_Exercise prompt_
Reproduce the entries below exactly, but leave the pictures out.

Dataset entries
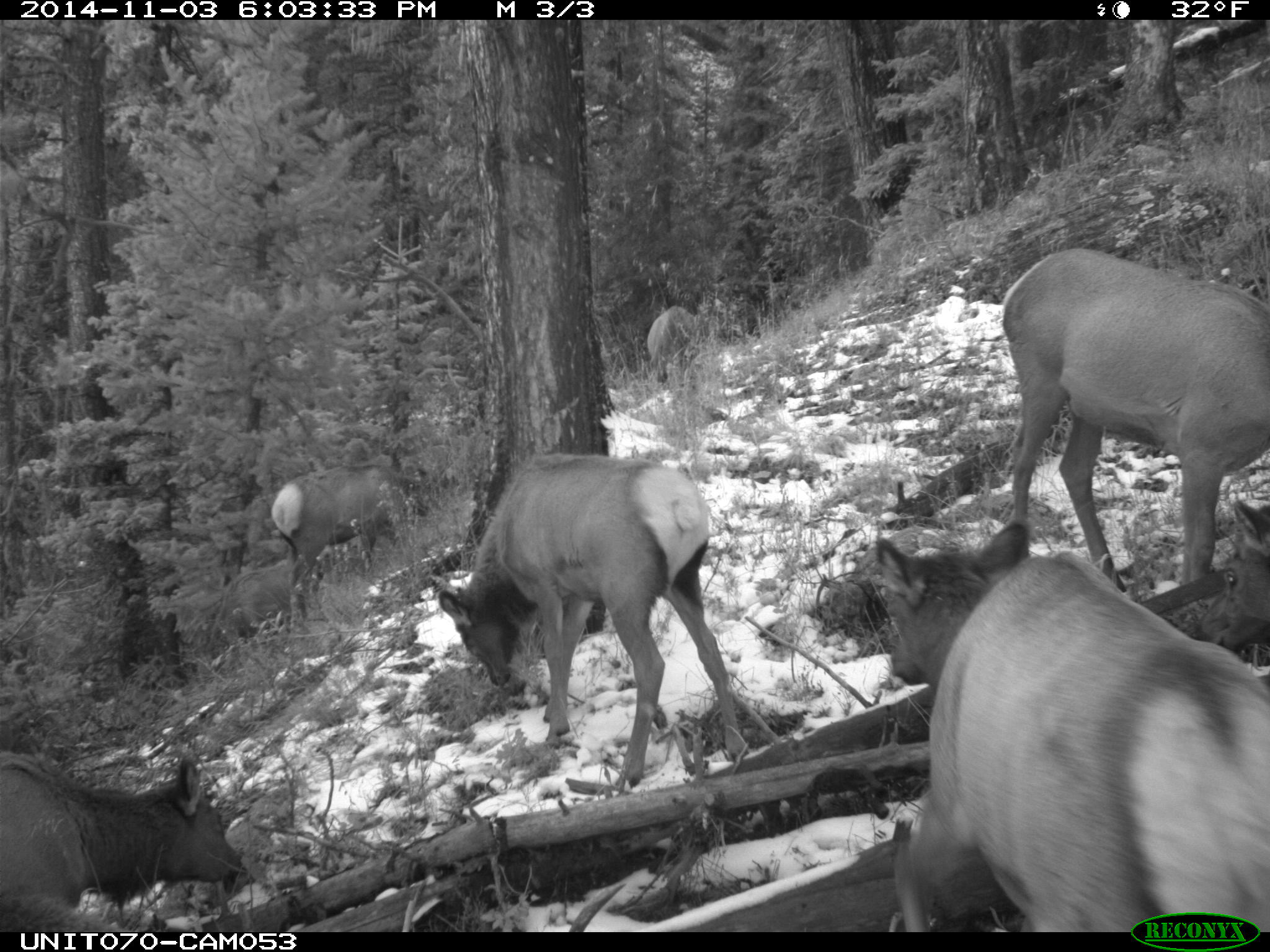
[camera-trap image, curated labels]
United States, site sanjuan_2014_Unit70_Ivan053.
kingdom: Animalia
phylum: Chordata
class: Mammalia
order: Artiodactyla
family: Cervidae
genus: Cervus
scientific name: Cervus elaphus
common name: red deer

_Response_
[camera-trap image, curated labels]
United States, site sanjuan_2014_Unit70_Ivan053.
kingdom: Animalia
phylum: Chordata
class: Mammalia
order: Artiodactyla
family: Cervidae
genus: Cervus
scientific name: Cervus elaphus
common name: red deer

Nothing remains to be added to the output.